About Sally
I have always tinkered busily with words.
The result seems to be stories about worlds like our own in some ways, many silly songs, and quite a lot of good tries.
If writing for children my aim is to wise up children rather than dumbing down books. In other words, I don’t aim my writing at a specific age group, but at people.
However, though this remains true, I’m mostly writing for an older audience now. The Rift Tide Series is in the world from 30th July 2020 when Somewhere Else is released. It’s sequel, Sunrise, is well under way. A very adult novel called Spiral of Thorns is also in production. In all my stories I try to capture my sense of wonder at the world and often use writing to mull over things that I see day to day. I consider writing to be a long conversation between my heart, a world of friends, and the universe.
The Church
Sally McLennan lives in an only slightly derelict 100 year old church in the Wairarapa, New Zealand.
The Church was built in the early years of last century and features lots of native New Zealand timber: its bones are matai, rimu, and totara. It was once in Paremata, on the other side of the country, and was called St Philip’s Anglican Church. Sadly, the land the church was on became worth a great deal and the church congregation faded. Since a long journey on the back of a big truck, it has a new life as the farmhouse at the centre of a Clydesdale horse breeding farm.

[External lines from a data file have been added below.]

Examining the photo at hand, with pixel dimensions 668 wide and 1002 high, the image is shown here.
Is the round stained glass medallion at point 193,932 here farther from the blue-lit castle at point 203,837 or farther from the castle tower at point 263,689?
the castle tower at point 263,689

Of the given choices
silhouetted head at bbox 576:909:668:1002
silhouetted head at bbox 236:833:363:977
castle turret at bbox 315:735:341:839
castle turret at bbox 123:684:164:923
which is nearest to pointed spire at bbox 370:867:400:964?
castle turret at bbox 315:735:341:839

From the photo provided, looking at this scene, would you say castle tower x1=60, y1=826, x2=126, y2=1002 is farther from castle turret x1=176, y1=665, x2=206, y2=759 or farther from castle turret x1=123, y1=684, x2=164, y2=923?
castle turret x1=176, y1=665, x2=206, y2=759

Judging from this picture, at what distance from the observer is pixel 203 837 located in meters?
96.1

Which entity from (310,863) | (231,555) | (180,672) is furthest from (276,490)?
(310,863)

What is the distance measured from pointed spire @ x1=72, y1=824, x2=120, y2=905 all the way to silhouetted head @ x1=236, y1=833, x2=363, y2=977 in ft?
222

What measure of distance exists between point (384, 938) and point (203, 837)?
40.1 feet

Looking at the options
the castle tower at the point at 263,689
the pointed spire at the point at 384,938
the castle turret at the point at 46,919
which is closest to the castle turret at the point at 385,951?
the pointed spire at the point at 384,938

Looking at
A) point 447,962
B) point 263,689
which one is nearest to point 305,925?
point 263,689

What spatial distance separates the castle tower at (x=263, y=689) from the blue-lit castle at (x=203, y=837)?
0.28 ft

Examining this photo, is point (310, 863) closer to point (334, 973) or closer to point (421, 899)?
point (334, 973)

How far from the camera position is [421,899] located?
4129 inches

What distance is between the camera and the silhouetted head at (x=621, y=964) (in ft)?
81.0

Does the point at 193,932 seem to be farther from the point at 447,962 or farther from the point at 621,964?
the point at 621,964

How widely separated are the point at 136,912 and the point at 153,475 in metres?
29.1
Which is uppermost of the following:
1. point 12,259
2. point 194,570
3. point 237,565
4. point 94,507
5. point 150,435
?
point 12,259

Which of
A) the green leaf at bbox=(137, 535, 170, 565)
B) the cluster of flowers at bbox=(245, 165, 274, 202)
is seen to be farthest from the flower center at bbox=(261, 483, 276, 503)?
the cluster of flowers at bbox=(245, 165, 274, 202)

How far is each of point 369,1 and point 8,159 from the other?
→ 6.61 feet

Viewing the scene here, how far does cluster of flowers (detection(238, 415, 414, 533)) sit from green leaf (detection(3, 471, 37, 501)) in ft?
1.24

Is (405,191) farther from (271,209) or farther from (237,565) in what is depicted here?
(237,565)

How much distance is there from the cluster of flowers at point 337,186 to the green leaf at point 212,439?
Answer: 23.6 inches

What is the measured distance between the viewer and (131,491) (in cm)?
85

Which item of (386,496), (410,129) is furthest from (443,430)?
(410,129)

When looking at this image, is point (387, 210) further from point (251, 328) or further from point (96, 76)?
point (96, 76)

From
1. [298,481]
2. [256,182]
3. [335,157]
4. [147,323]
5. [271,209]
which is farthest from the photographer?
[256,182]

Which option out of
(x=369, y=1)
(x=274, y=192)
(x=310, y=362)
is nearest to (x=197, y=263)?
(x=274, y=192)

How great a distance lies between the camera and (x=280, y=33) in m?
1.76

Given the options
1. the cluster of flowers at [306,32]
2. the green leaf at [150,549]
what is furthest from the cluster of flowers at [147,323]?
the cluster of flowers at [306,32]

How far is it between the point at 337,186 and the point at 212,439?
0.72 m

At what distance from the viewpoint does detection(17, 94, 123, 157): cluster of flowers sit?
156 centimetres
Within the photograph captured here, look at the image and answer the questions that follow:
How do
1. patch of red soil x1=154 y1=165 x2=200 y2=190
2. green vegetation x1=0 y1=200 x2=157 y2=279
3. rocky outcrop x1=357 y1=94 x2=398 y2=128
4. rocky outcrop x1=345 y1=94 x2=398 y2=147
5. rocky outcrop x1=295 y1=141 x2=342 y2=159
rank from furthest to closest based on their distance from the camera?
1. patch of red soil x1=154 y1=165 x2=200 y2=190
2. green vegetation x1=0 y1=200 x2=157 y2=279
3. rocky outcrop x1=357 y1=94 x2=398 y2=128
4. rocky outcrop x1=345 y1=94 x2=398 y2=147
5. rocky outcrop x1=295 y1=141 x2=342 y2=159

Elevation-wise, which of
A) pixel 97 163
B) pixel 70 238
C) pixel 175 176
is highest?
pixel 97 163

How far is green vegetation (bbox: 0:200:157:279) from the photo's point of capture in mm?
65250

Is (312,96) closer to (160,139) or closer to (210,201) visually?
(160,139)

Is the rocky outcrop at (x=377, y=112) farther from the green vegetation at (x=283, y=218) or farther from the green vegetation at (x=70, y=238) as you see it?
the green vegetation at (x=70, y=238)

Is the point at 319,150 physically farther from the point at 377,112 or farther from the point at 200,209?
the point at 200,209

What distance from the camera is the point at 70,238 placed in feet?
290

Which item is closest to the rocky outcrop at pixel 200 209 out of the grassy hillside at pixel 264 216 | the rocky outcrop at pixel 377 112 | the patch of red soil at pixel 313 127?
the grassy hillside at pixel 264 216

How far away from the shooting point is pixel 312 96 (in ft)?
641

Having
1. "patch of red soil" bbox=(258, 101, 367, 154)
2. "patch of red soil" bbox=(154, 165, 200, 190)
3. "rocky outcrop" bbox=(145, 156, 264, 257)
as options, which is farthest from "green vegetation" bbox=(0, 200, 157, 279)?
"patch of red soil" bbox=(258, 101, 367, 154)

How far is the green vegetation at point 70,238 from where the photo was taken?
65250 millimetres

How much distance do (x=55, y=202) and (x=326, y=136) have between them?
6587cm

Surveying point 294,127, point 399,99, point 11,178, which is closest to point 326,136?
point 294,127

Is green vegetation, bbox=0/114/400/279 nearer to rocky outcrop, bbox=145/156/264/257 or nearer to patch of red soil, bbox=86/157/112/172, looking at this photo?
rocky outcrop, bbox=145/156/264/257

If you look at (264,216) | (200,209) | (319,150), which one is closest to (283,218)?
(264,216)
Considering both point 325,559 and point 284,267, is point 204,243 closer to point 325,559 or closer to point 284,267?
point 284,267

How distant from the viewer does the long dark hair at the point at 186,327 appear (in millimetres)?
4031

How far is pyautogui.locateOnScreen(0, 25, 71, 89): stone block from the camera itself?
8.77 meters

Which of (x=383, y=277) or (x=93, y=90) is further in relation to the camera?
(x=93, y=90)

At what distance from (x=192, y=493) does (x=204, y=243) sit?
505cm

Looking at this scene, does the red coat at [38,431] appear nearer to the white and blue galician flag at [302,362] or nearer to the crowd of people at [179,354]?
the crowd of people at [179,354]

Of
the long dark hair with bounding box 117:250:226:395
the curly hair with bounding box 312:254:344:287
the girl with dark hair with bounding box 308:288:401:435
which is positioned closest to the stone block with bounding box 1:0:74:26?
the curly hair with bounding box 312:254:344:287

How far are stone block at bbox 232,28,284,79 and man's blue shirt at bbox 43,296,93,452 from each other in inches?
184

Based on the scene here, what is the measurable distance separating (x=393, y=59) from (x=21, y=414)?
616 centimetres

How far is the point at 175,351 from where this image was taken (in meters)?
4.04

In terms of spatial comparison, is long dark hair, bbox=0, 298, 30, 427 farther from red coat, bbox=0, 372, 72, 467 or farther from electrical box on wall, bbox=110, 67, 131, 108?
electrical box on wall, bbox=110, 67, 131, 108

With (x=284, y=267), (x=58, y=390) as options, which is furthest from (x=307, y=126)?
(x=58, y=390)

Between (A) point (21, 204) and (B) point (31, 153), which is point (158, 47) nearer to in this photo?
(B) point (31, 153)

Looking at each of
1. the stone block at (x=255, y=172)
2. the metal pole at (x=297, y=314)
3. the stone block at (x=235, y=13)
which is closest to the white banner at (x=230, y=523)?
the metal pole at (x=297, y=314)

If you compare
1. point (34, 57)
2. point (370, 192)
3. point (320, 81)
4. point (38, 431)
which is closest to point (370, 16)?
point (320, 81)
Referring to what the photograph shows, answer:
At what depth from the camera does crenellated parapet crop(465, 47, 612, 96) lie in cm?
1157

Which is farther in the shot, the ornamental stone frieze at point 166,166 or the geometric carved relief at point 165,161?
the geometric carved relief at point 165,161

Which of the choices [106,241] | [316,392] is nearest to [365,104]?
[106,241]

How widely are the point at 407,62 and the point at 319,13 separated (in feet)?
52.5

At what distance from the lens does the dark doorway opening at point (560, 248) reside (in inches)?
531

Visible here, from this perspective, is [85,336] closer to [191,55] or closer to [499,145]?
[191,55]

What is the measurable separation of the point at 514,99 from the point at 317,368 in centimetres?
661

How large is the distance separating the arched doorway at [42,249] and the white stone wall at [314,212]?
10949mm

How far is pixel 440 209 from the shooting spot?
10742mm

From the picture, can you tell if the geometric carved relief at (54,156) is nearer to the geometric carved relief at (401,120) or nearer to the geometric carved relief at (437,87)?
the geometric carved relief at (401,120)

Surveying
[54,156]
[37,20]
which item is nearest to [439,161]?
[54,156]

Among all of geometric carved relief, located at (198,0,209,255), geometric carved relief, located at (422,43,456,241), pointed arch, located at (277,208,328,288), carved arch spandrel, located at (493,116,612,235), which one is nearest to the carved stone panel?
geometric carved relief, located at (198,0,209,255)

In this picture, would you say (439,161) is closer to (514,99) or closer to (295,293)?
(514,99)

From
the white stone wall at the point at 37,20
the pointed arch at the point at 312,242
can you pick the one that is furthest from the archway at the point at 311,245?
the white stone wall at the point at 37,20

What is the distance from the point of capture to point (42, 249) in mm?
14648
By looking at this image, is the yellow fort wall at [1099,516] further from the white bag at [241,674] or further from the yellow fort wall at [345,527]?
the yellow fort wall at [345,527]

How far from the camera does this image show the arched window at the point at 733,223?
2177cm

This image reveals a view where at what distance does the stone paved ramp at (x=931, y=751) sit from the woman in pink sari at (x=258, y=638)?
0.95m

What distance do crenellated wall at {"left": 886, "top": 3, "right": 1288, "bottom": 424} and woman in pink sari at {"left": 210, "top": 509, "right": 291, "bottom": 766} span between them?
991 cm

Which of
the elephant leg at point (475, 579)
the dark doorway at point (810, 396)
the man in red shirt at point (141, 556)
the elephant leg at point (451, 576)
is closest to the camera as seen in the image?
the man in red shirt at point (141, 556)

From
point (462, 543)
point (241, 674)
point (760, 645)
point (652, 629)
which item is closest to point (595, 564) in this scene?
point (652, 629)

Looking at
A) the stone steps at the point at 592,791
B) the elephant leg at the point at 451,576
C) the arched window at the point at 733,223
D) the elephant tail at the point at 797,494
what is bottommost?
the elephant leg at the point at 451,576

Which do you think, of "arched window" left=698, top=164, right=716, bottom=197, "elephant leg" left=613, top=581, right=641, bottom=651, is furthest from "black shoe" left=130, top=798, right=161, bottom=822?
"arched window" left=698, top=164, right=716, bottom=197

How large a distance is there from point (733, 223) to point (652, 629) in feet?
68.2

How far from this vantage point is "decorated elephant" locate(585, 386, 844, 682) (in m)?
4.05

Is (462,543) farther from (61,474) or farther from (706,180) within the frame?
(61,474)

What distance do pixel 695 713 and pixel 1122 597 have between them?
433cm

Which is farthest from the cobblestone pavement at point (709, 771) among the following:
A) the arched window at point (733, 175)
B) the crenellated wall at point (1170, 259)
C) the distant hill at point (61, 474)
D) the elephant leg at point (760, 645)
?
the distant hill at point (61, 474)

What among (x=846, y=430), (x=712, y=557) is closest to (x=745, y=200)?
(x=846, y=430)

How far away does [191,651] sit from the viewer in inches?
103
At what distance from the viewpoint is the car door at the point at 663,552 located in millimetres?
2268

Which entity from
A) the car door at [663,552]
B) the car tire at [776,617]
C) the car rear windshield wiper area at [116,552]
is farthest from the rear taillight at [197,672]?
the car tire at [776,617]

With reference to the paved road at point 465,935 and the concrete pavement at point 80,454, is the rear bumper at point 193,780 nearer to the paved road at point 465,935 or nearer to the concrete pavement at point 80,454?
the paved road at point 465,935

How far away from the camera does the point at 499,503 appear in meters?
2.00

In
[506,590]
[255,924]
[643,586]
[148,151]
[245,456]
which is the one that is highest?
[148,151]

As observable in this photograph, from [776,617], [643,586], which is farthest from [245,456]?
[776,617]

Sally lives at the Cottage with five cats, all naughty, and an even naughtier dog called Chumley Bumble. Clydesdale Stallion Max and his harem wander outside with 2 goats and 12 sheep.
Ancient History
My bloodroots are Manx, Bohemian, Danish and Irish.
The McLennan family has been associated with fairy folklore for centuries on the Isle of Mann, and traces it roots there back beyond the Viking Red Erik, a famed explorer and sheep stealer!
My family has now been in New Zealand for five generations on both sides. Bohemian ancestors made the last miles of their journey to Puhoi in Maori canoes and sank to their knees and wept when they arrived. There, for many hard years in the middle of the 1800s, they made tea out of biddy biddies and lived in rough shanties like these.
I taught myself to read out of a book about dinosaurs when I was four. Then, I read avidly in primary school not knowing that the books the teacher used to teach us were written by my mother’s cousin, Carol Blackburn, a prolific writer for children who was published internationally. Another children’s author in my family is Mere Whaanga-Schollum.
A dear family friend was known as “The Chewing Gum Lady.” Her real name was Joyce Carey and we called her this because she always brought us chewing gum when she visited. In 1979, she gave my brother and sister and I each a signed copy of her book “Children from Gemstone Mountain.” I spent a long time bending her ear about wanting to be a writer too. She must have inspired me. I won my first award for writing when I was eight years old. It was for a poem featuring dragons.